Inveja: Reivindicação Estéril e Infeliz

A ciência da psicologia fala da inveja como uma dimensão muito presente no desejo humano, onde se
acolhem os nossos fantasmas de medo e destruição mais arcaicos. Perante o objeto real ou imaginário do
desejo, nós desatamos a gritar, “é meu”, “é meu”. O desejo invejoso não experimenta satisfação em si
mesmo, na sua existência, naquilo que é. Extrai, antes, a sua força em impedir o outro, num jogo de
rivalidade destrutiva que não olha para os meios.

A psicanalista Melanie Klein conta esta história ilustrativa: “Era uma vez um homem que vivia invejando o
vizinho. Certo dia, foi visitado por uma fada, que lhe ofereceu a extraordinária possibilidade de realizar
naquele momento um desejo, por maior que fosse, mas com uma condição: ‘Poderás pedir o que quiseres,
desde que o teu vizinho receba o mesmo e em dobro’. O invejoso respondeu então: ‘O meu desejo é que
arranques imediatamente um dos olhos’”. A obsessão de ver o outro prejudicado prevaleceu sobre qualquer
vontade na ordem do bem, mesmo em relação a si próprio.

Estranho sentimento, a inveja. E, contudo, tão infiltrado nas nossas relações, tão abrasivo da vida interior,
tão capaz de fazer em cacos ambientes (da família, da escola, do trabalho, da igreja…). Muitas vezes a
inveja é olhada com impotência, como se não houvesse nada a fazer, ou até condescendentemente, porque
a verdade é esta: qualquer um de nós, em alguma ocasião, não está livre de incorrer nela. O encolher de
ombros, no entanto, é corroborar uma derrota. Infelizmente o nosso papel na vida dos outros não é
exatamente esse.

O grande filósofo Kierkegaard explicava a inveja como uma admiração transtornada, e com isso toca na
ferida. De fato, aquele que inveja, reveste o seu objeto de uma admiração que tem pouco a ver com a
realidade. Imagina que aquilo que o outro possui (inteligência, sucesso, beleza, bens, o que seja…) lhe
confere uma espécie de onipotência, o coloca a salvo da fadiga de viver, da sua turbulência e de sua dor,
como inteiramente falsas. A desproporcionada felicidade que sonhamos que há nos outros obsidia-nos, e
essa admiração adoecida e experimentada como uma perda pessoal é uma injustiça, numa modalidade tão
avassaladora que suscita uma ânsia irreversível de destruição, de cancelamento do outro.
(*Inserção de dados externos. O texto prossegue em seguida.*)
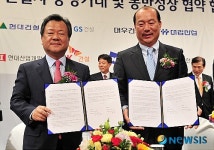 건설사 동반성장 협약체결식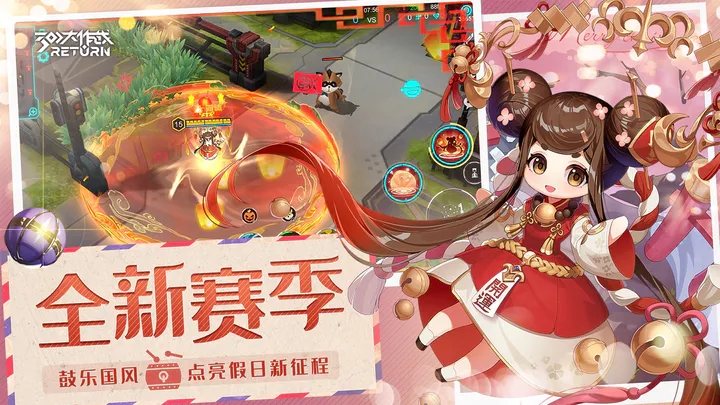 300大作战(小游戏)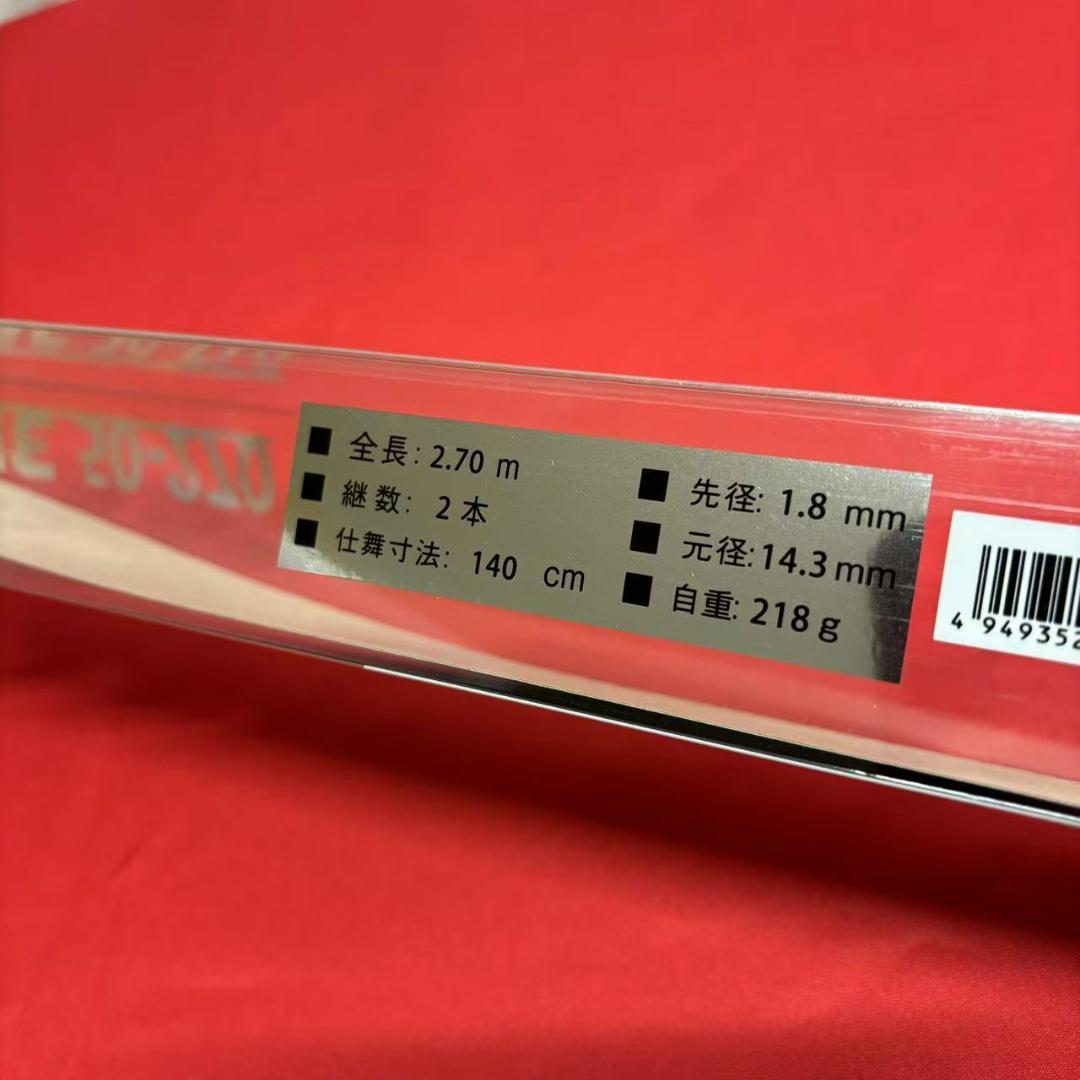 新品！　落とし込み　ライトゲームロッド　ブラックハンター 50-270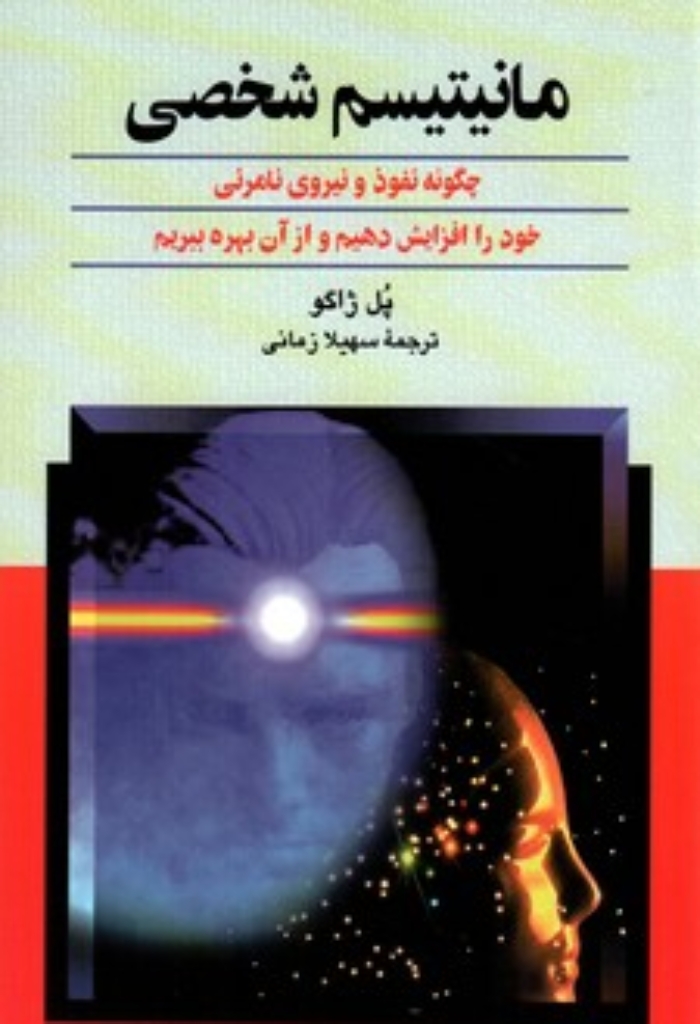 تصویر  مانیتیسم شخصی - چگونه نفوذ و نیروی نامرئی خود را افزایش دهیم (رقعی-شمیز)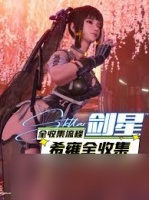 剑星希雍城怎么全收集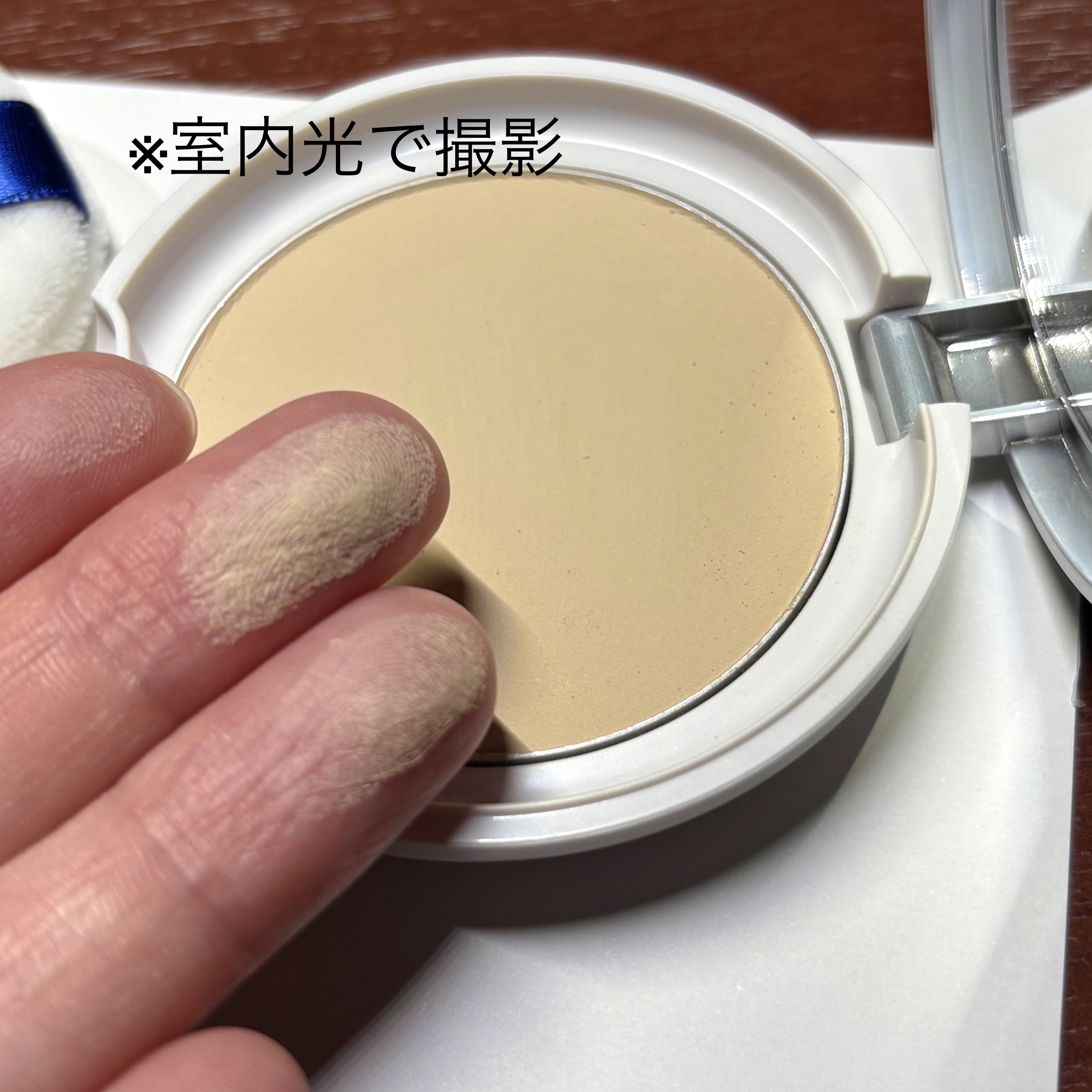 トランシーノ薬用ＵＶパウダーＥＸ/トランシーノ/日焼け止めパウダーを使ったクチコミ（3枚目）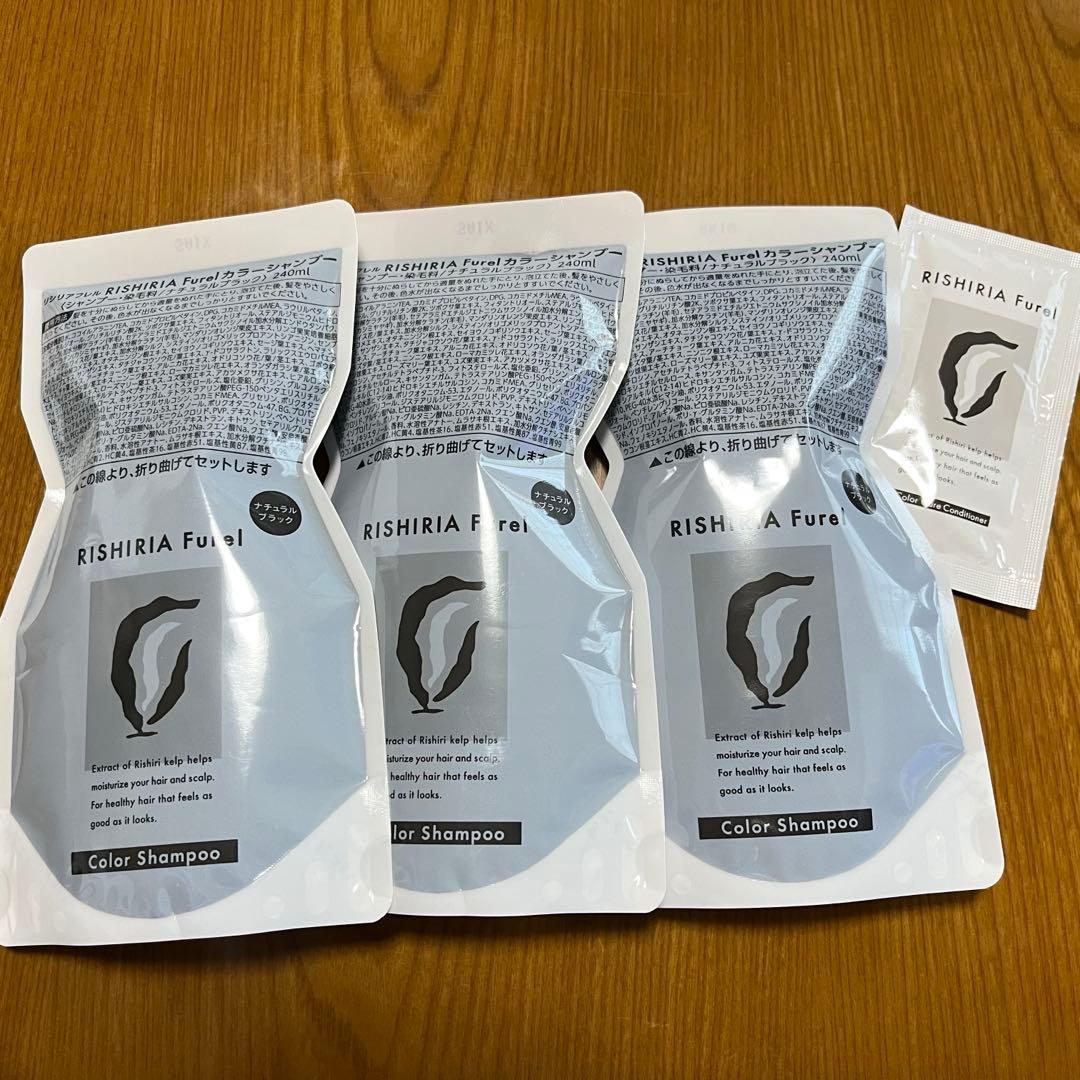 リシリアフレルカラーシャンプー　新品3個セット
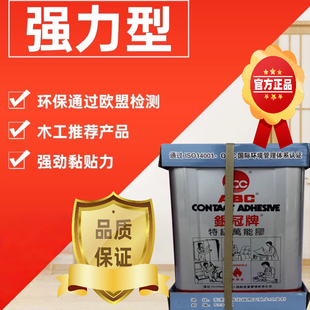骏成银冠ABC万能胶铝塑板防火板专用黄胶水环保型高级快干强力粘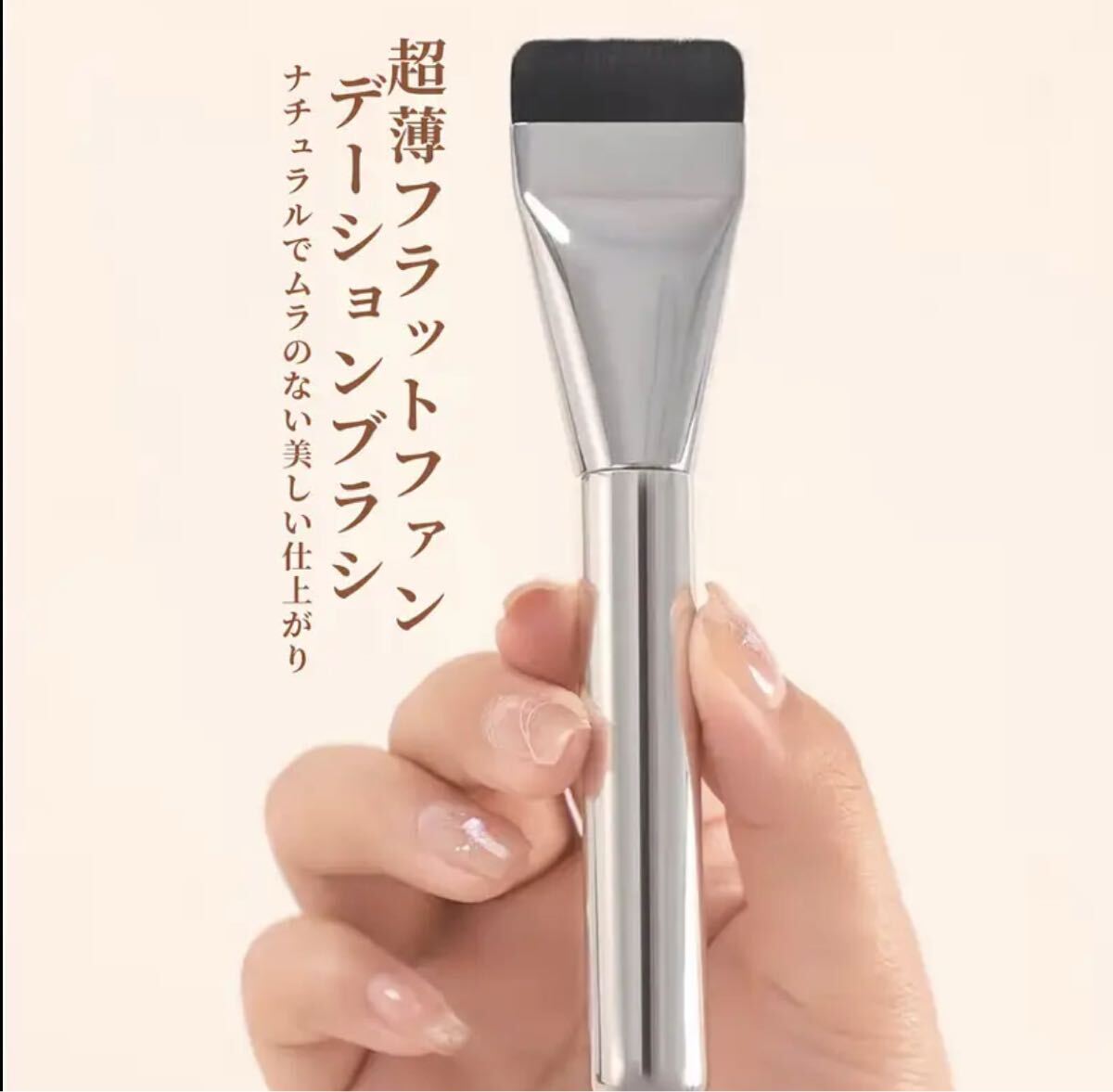 超薄フラット ファンデーションブラシ リキッド対応 ムラ防止 メイク必需品 2本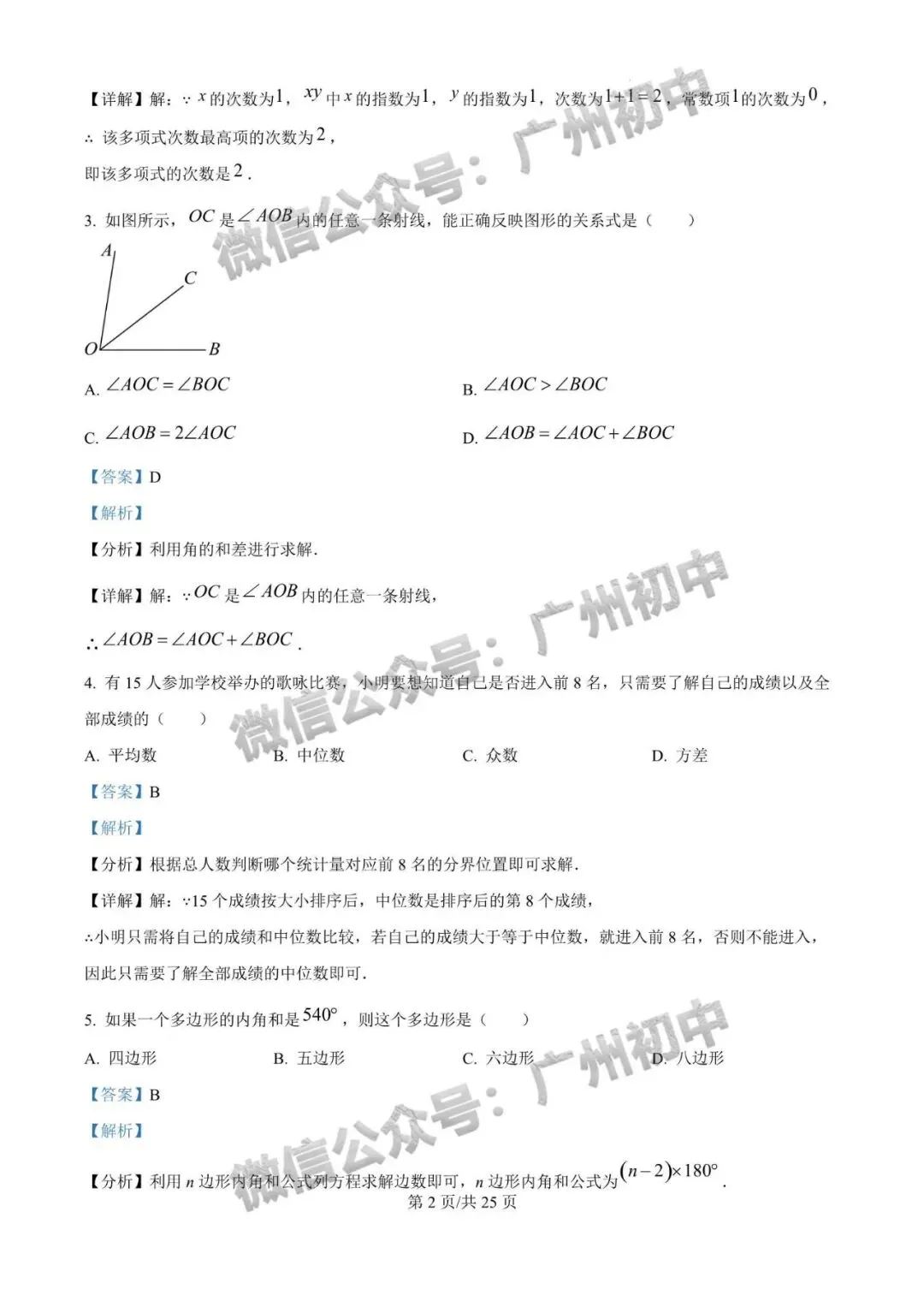 广州2026年中考全市统一模统考及历年划分线 第71张 广州2026年中考全市统一模统考及历年划分线 第71张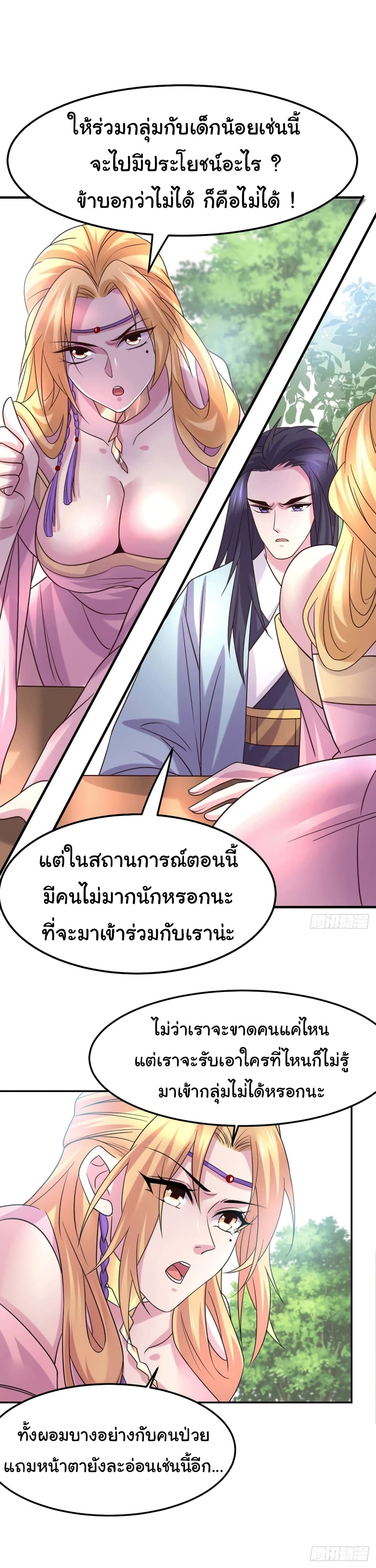Immortal Husband on The Earth เซียนร้อยรักเขยนี้ขอบ่มเซียนให้พ่อตา 99-99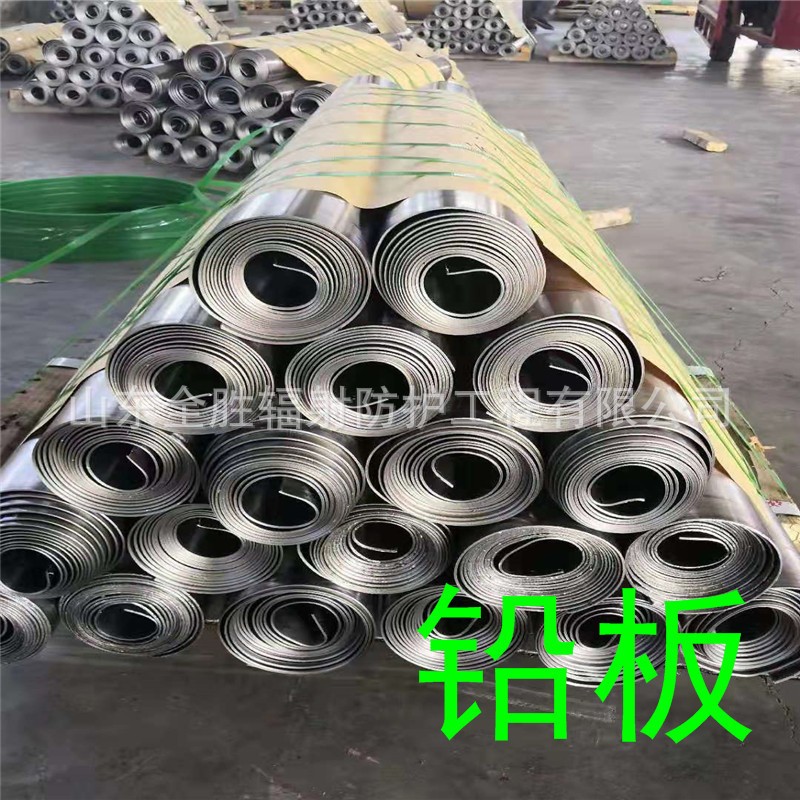 兴安2mm铅板定做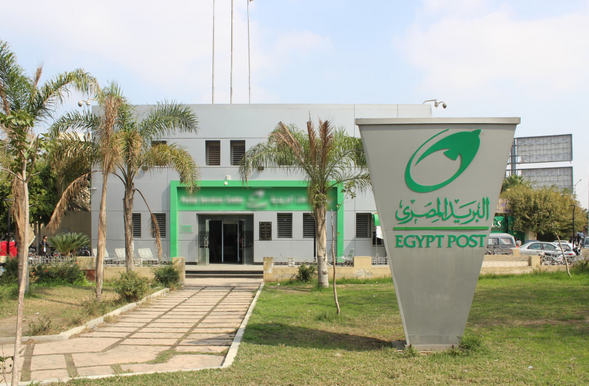 أرقام البريد المصري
A inveja é o
sentimento diruptivo em relação a outra pessoa que possui ou desfruta algo de desejável – e o impulso do
invejoso é eliminar ou estragar o que pensa ser a fonte daquela alegria. O outro deixa de ser parceiro e
torna-se um rival. Deixa de ser uma existência autônoma e diferenciada para andar, na maior parte dos
casos sem saber, enredado nos dramas, ficções e combates fantasmáticos do eu. Deixa de constituir a
possibilidade criativa de um encontro, para viver capturado num ressentimento que alaga tudo de
mesquinhez e sombra.

O contrário da inveja é a gratidão, e esta está intimamente ligada à confiança no bem que se desenvolve
nos outros, no bem que o outro é em si mesmo (independente de mim) e no bem que eu recebo dele. A
experiência de gratificação que o outro constitui torna-se, então, uma escola de generosidade: passamos a
ser capazes de compartilhar com os outros o nosso dom. A inveja é uma reivindicação estéril e infeliz. A
gratidão constrói e reconstrói o mundo, dentro e fora de nós.